*TASK STATEMENT*
Quote each record exactly, please, leaving none out.

*TASK INPUTS*
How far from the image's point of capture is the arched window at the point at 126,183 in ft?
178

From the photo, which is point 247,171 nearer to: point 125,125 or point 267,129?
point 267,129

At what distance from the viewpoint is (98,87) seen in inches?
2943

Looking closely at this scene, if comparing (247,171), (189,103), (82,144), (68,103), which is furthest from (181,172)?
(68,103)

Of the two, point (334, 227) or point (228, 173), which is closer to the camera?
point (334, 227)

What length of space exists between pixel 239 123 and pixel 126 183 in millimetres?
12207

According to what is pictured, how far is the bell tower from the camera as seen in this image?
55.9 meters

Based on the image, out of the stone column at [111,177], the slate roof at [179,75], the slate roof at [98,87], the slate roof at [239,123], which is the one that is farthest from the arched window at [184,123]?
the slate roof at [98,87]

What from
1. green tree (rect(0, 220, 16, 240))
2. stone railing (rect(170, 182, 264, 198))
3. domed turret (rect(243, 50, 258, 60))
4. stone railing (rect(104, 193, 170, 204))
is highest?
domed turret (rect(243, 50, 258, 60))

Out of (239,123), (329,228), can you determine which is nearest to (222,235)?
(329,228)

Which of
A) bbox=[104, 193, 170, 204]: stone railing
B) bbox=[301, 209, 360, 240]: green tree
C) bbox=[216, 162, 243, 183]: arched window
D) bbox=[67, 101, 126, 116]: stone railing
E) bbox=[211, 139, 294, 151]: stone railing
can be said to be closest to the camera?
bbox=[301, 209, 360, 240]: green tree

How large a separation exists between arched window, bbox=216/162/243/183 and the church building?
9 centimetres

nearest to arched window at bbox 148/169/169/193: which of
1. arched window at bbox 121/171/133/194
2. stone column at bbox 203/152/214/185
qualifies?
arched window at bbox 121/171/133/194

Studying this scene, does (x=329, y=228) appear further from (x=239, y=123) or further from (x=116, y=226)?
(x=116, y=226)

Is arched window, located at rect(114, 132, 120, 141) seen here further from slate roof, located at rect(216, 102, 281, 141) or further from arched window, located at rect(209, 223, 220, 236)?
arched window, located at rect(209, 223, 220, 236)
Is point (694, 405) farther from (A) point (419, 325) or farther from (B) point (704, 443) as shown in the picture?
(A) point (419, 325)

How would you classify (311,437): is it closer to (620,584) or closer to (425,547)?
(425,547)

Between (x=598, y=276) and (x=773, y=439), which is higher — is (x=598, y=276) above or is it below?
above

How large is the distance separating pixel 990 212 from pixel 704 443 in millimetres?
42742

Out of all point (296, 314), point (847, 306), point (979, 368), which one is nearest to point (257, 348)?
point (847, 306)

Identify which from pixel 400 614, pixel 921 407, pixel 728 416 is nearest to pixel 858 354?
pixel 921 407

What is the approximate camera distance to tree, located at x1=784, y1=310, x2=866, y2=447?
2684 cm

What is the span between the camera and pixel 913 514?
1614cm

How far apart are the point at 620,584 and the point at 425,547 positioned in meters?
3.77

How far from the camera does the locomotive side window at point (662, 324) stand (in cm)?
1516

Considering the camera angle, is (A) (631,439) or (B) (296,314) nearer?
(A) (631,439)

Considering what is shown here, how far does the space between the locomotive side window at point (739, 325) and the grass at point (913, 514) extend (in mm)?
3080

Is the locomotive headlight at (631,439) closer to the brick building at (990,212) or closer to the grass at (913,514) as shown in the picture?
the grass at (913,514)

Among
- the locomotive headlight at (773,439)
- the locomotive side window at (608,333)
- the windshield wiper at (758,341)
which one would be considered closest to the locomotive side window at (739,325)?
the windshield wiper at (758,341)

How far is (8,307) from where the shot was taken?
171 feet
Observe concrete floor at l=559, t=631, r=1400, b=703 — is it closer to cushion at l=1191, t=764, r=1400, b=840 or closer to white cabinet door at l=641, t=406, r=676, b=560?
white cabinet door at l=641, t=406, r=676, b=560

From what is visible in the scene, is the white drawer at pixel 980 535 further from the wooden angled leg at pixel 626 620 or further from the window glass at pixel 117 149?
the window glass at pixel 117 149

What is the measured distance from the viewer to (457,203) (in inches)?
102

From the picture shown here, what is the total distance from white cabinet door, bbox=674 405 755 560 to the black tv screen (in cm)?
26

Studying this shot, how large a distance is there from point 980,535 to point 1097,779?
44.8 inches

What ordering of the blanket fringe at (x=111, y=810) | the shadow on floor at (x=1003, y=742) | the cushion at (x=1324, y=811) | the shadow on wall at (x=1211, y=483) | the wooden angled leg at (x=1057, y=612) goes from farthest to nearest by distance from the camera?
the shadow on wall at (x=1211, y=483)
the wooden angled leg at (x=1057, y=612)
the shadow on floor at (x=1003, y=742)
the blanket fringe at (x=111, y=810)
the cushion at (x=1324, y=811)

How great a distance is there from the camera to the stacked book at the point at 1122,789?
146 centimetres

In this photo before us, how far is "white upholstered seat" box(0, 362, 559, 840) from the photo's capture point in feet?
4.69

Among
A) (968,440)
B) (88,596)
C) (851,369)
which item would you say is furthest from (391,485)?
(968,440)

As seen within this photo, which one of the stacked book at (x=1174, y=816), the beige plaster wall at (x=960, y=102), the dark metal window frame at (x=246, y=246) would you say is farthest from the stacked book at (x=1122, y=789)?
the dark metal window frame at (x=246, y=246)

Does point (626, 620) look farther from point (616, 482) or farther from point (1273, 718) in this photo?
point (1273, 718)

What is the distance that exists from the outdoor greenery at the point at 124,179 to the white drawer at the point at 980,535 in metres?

*ANSWER IN FULL*
How far from the image's point of capture is the arched window at the point at 126,183 in ft?
178

From the photo, which is point 247,171 nearer to: point 125,125 or point 267,129?
point 267,129

At what distance from the viewpoint is (98,87) seen in inches?
2943

Looking closely at this scene, if comparing (247,171), (189,103), (82,144), (68,103), which is furthest from (181,172)?
(68,103)

Of the two, point (334, 227) or point (228, 173), which is closer to the camera?
point (334, 227)

What length of space exists between pixel 239 123 and pixel 126 183 in millimetres?
12207

According to what is pictured, how far is the bell tower from the camera as seen in this image?
55.9 meters

Based on the image, out of the stone column at [111,177], the slate roof at [179,75], the slate roof at [98,87], the slate roof at [239,123], which is the one that is farthest from the arched window at [184,123]?
the slate roof at [98,87]

What from
1. green tree (rect(0, 220, 16, 240))
2. stone railing (rect(170, 182, 264, 198))
3. domed turret (rect(243, 50, 258, 60))
4. stone railing (rect(104, 193, 170, 204))
is highest?
domed turret (rect(243, 50, 258, 60))

Out of (239,123), (329,228), can you determine which is nearest to (222,235)?
(329,228)

Which of
A) bbox=[104, 193, 170, 204]: stone railing
B) bbox=[301, 209, 360, 240]: green tree
C) bbox=[216, 162, 243, 183]: arched window
D) bbox=[67, 101, 126, 116]: stone railing
E) bbox=[211, 139, 294, 151]: stone railing
can be said to be closest to the camera?
bbox=[301, 209, 360, 240]: green tree

How large a separation exists between arched window, bbox=216/162/243/183 and the church building?
9 centimetres

nearest to arched window at bbox 148/169/169/193: which of
1. arched window at bbox 121/171/133/194
2. stone column at bbox 203/152/214/185
qualifies?
arched window at bbox 121/171/133/194

Studying this scene, does (x=329, y=228) appear further from (x=239, y=123) or further from (x=116, y=226)?
(x=116, y=226)

Is arched window, located at rect(114, 132, 120, 141) seen here further from slate roof, located at rect(216, 102, 281, 141) or further from arched window, located at rect(209, 223, 220, 236)?
arched window, located at rect(209, 223, 220, 236)
Is point (694, 405) farther from (A) point (419, 325) or farther from (B) point (704, 443) as shown in the picture?
(A) point (419, 325)

How would you classify (311,437): is it closer to (620,584) or closer to (425,547)?
(425,547)

Between (x=598, y=276) and (x=773, y=439), which is higher — is (x=598, y=276) above or is it below?
above

How large is the distance separating pixel 990 212 from pixel 704 443 in millimetres?
42742

Out of all point (296, 314), point (847, 306), point (979, 368), which one is nearest to point (257, 348)?
point (847, 306)

Identify which from pixel 400 614, pixel 921 407, pixel 728 416 is nearest to pixel 858 354?
pixel 921 407

What is the approximate camera distance to tree, located at x1=784, y1=310, x2=866, y2=447?
2684 cm

What is the span between the camera and pixel 913 514?
1614cm

How far apart are the point at 620,584 and the point at 425,547 positioned in meters?
3.77

How far from the camera does the locomotive side window at point (662, 324) stand (in cm)?
1516

Considering the camera angle, is (A) (631,439) or (B) (296,314) nearer?
(A) (631,439)

Considering what is shown here, how far does the space between the locomotive side window at point (739, 325) and the grass at point (913, 514) extend (in mm)?
3080

Is the locomotive headlight at (631,439) closer to the brick building at (990,212) or closer to the grass at (913,514) as shown in the picture?
the grass at (913,514)

Among
- the locomotive headlight at (773,439)
- the locomotive side window at (608,333)
- the windshield wiper at (758,341)
which one would be considered closest to the locomotive side window at (739,325)?
the windshield wiper at (758,341)

How far is (8,307) from where the shot was taken?
171 feet
Observe concrete floor at l=559, t=631, r=1400, b=703 — is it closer to cushion at l=1191, t=764, r=1400, b=840 or closer to white cabinet door at l=641, t=406, r=676, b=560?
white cabinet door at l=641, t=406, r=676, b=560

From what is visible in the scene, is the white drawer at pixel 980 535 further from the wooden angled leg at pixel 626 620 or further from the window glass at pixel 117 149?
the window glass at pixel 117 149

What is the measured distance from the viewer to (457,203) (in inches)?
102

From the picture shown here, what is the total distance from white cabinet door, bbox=674 405 755 560 to the black tv screen (in cm)?
26

Studying this shot, how large a distance is there from point 980,535 to point 1097,779?
44.8 inches

What ordering of the blanket fringe at (x=111, y=810) | the shadow on floor at (x=1003, y=742) | the cushion at (x=1324, y=811) | the shadow on wall at (x=1211, y=483) | the wooden angled leg at (x=1057, y=612) goes from farthest to nearest by distance from the camera?
the shadow on wall at (x=1211, y=483)
the wooden angled leg at (x=1057, y=612)
the shadow on floor at (x=1003, y=742)
the blanket fringe at (x=111, y=810)
the cushion at (x=1324, y=811)

How great a distance is there from the camera to the stacked book at the point at 1122,789?
146 centimetres

In this photo before us, how far is "white upholstered seat" box(0, 362, 559, 840) from the photo's capture point in feet?
4.69

Among
A) (968,440)
B) (88,596)
C) (851,369)
which item would you say is furthest from (391,485)?
(968,440)

As seen within this photo, which one of the stacked book at (x=1174, y=816), the beige plaster wall at (x=960, y=102), the dark metal window frame at (x=246, y=246) would you say is farthest from the stacked book at (x=1122, y=789)?
the dark metal window frame at (x=246, y=246)

Does point (626, 620) look farther from point (616, 482) or farther from point (1273, 718) in this photo?
point (1273, 718)

What is the distance that exists from the outdoor greenery at the point at 124,179 to the white drawer at the point at 980,535 in metres?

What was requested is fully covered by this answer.